In today's Chicago Tribune, noted University of Chicago law professor Richard Epstein has an op-ed highly critical of President Bush's use of signing statements. While acknowledging there is "nothing new" about the use of such statements, Epstein raises concern about the "extraordinary freqency" and "unorthodox way" these statements are used by the Bush Administration. Here's a taste:
President Bush dishonors traditions in his aggressive use of signing statements as one way among many to circumvent the congressional and judicial checks built into the Constitution. . . .
why does the president make them? One reason is that it skews the administration of a statute by presidential subordinates before a matter gets into court. A second--and more troubling--point relates to the larger question of the role of judicial review.

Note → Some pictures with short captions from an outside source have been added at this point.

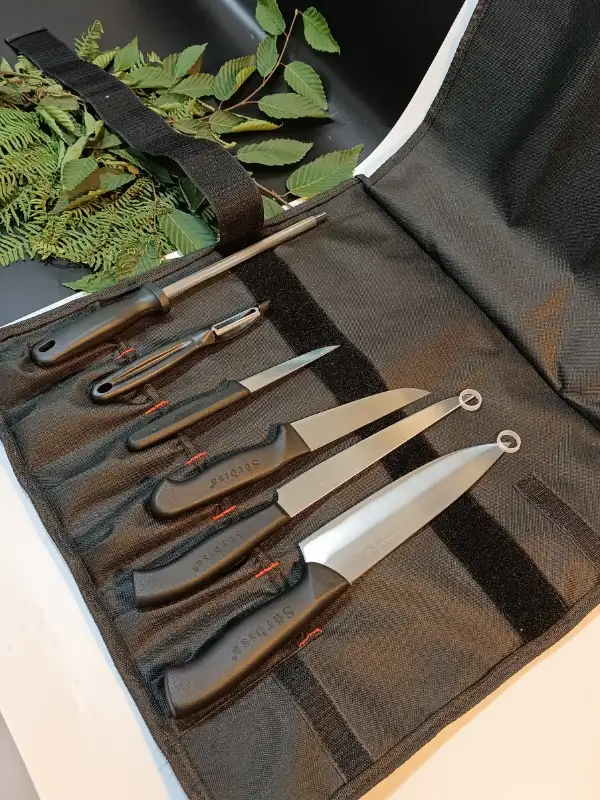 Sürbisa Kılıflı Sürmene Şef Bıçakları Seti Et, Ekmek, Sebze, Mutfak, İlk Şeflik Seti Hadnmade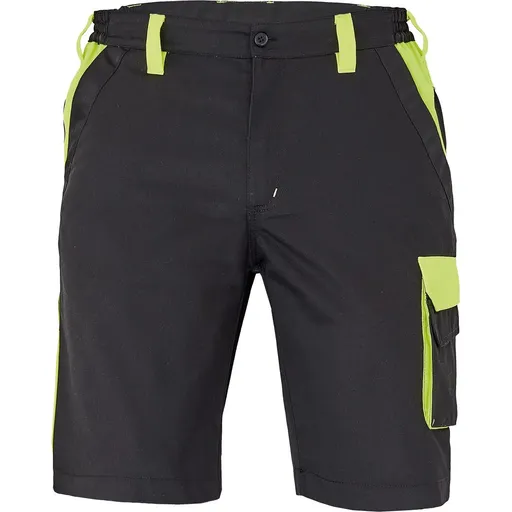 Cerva Pracovní kraťasy MAX VIVO - Černá / žlutá | 58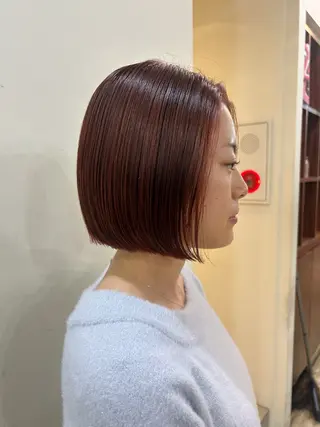 ミディアム 顔周り/レイヤー/ 透明感/あやか💕のヘアスタイル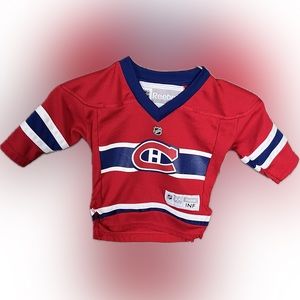 Infant size Official Reebok Jeresy excellent used condition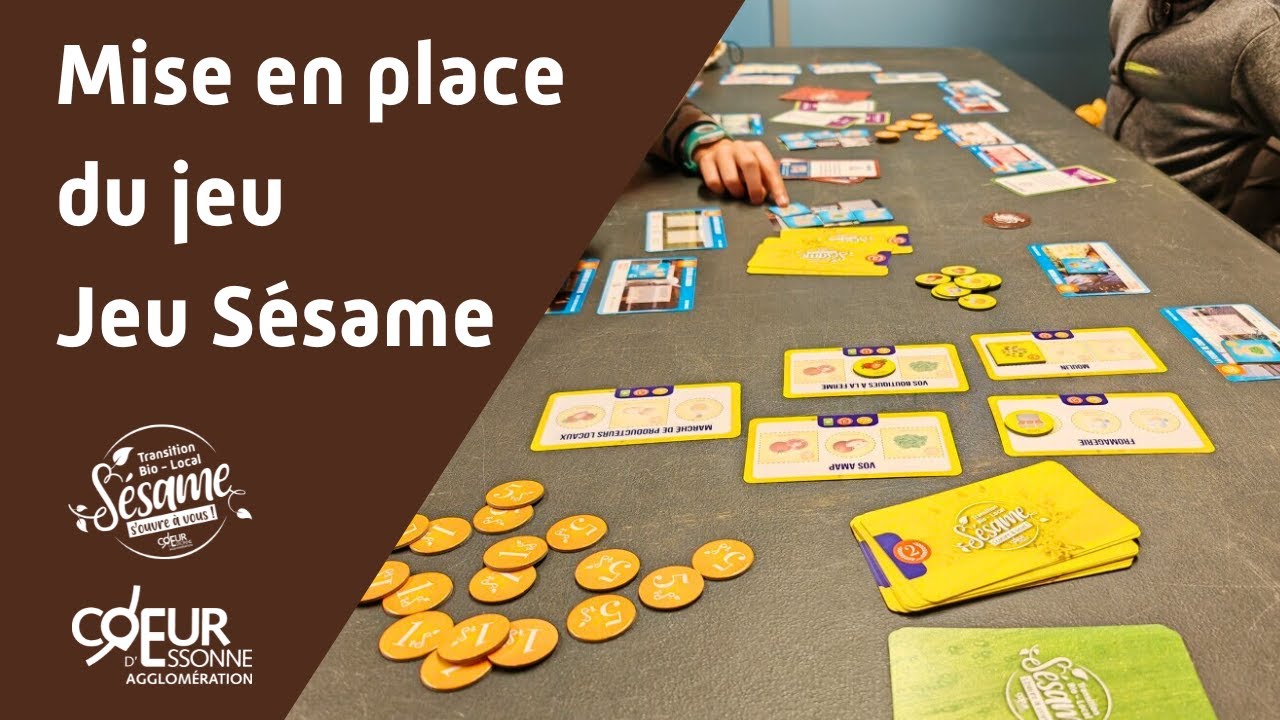 Mise en place du jeu - Jeu Sésame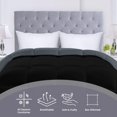thumbnail image 3 of Comforters Queen Size All Season Duvet Insert Down Alternative Box Stitched Bed Comforter with Corner Tabs Machine Washable (), 3 of 9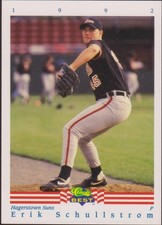 1992 Classic Best #121 Erik Schullstrom Hagerstown Suns Baseball Card RC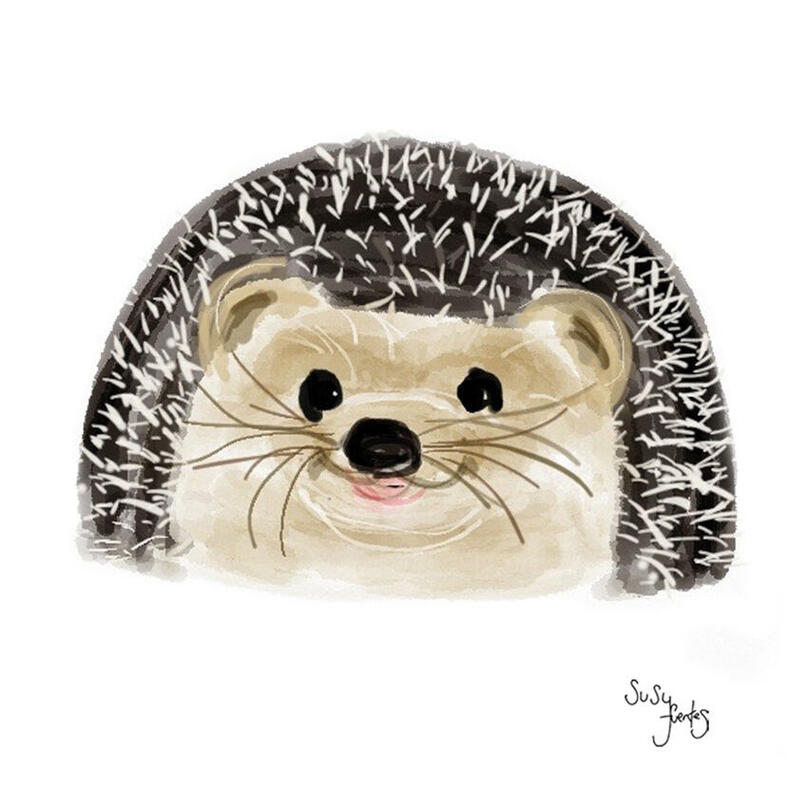 Happy Hedgehog by Susy Fuentes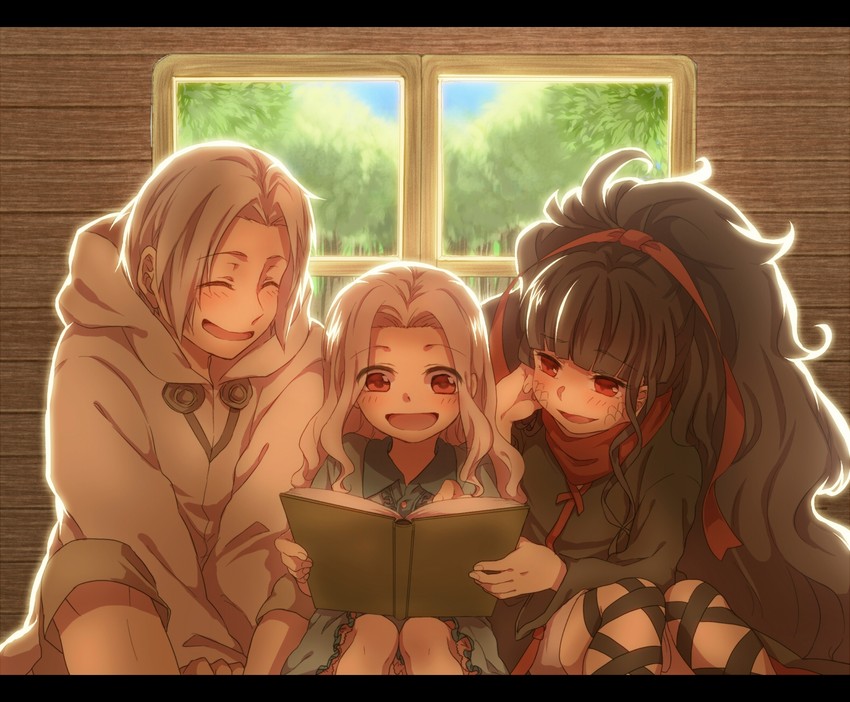 azami, kozakura shion, and tsukihiko (kagerou project) drawn by unomi_(makiron910)
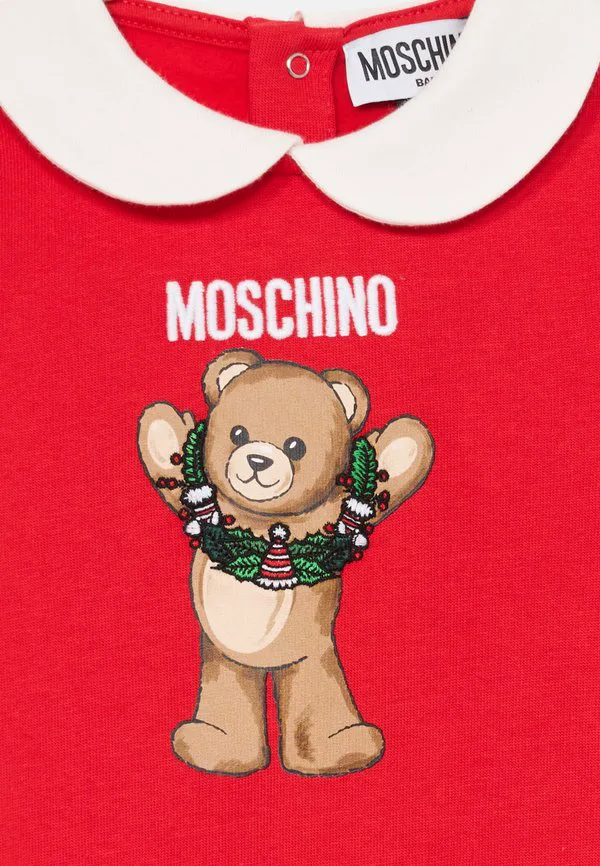 Комбинезончик для сна в подарочной коробке, унисекс. Moschino, Poppy Red — фото 3
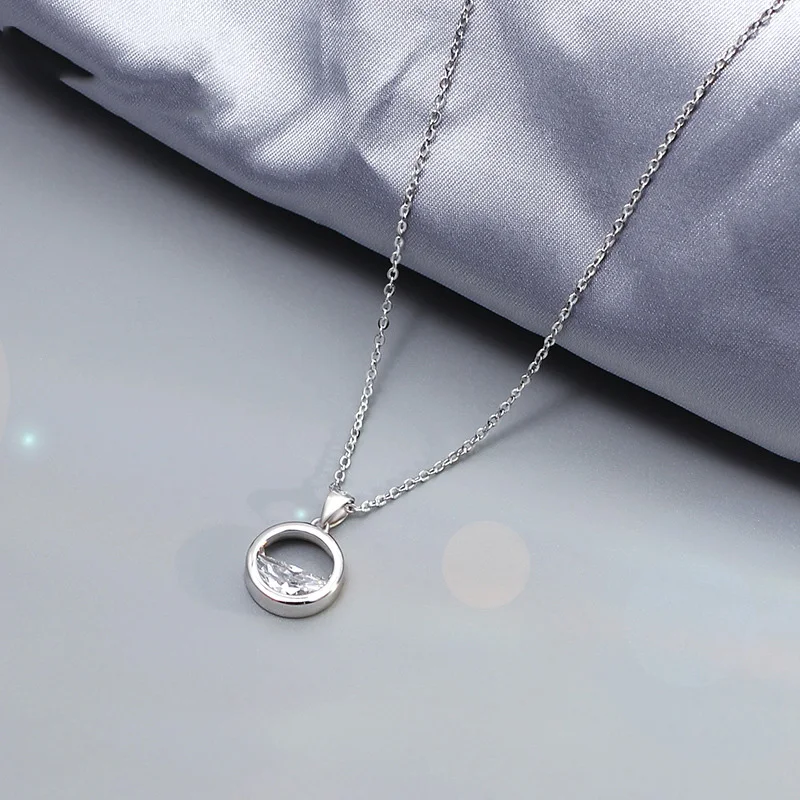 925 Sterling Silver Clavicle Necklace For Women Korean Style Elegant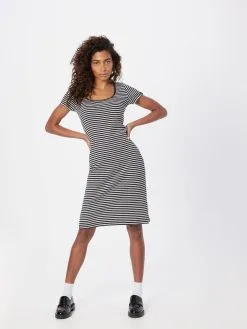 Ragwear Jerseyjurken Jurk KIMBER Dames Zwart -Ragwear Verkoop 7186425dd0f52e5211b7386cc800b647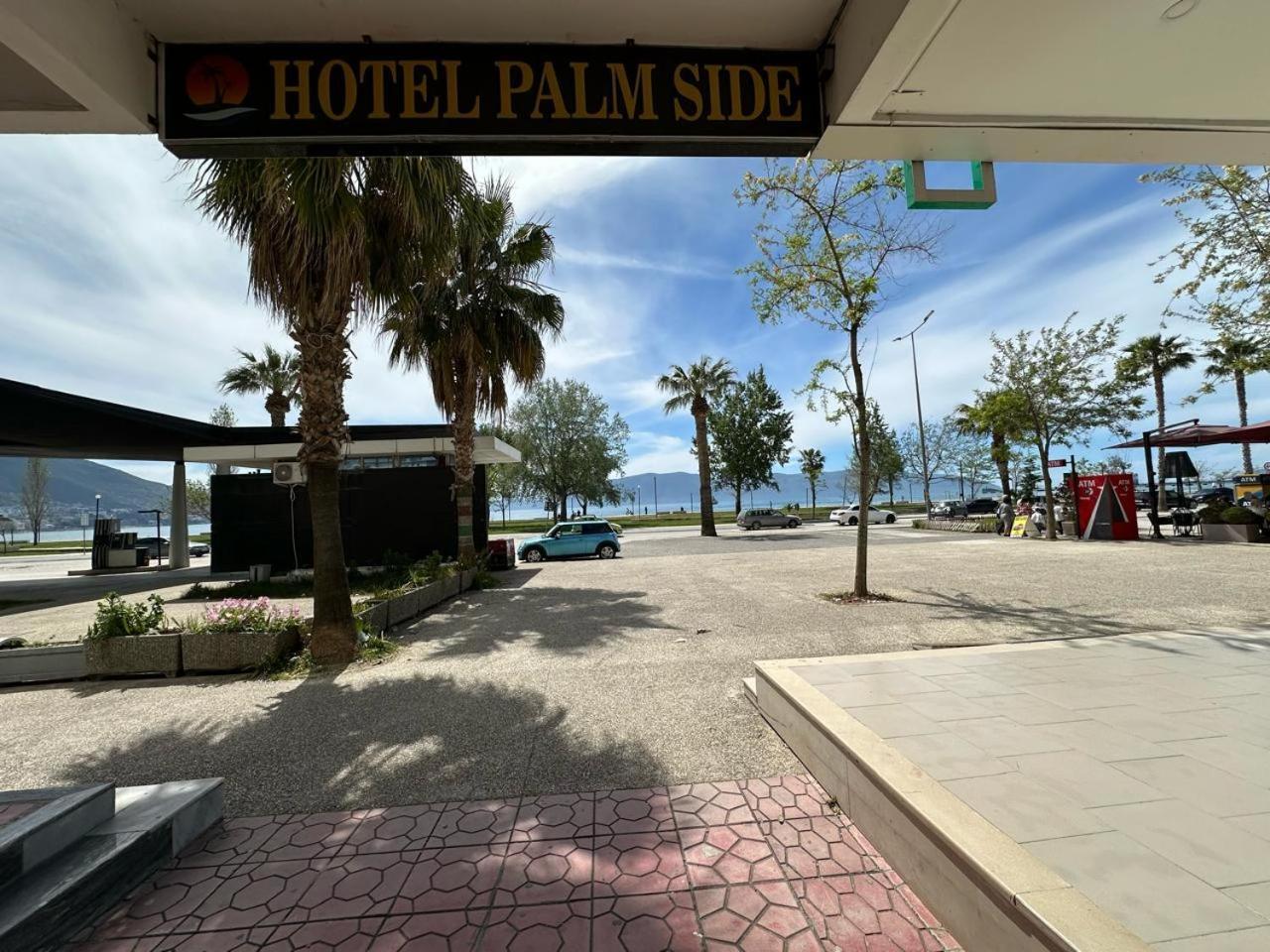 Palm Side Hotel Vlorë Exteriör bild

Modern understanding of judicial review requires the executive branch to take its marching orders from the Supreme Court. Signing statements, I fear, could be the opening wedge to a presidential posture that judicial decisions may limit the president's ability to use courts to enforce his policies, but cannot stop him from acting unilaterally. On this theory, the president could continue to order wiretaps and surveillance in opposition to the Foreign Intelligence Surveillance Act after a court had determined that he has exceeded his powers--he just couldn't use the evidence acquired in court. Different branches of government have different views of the law, yet the executive marches on. A major check on executive power goes by the boards.
UPDATE: NR's Ramesh Ponnuru is unconvinced:
I'm sympathetic enough to coordinate construction, and hostile enough to the "modern understanding of judicial review," not to be frightened by the bottom of this particular slippery slope. If Congress or a court purported to order the president (or one of his agents) to exceed his constitutional powers, for example, it would probably be right for the president to disobey.But I also don't think this slope is especially slippery. Signing statements could be an "opening wedge," but they aren't necessarily. If the administration were taking the posture Epstein fears, its response to Hamdan would have been different.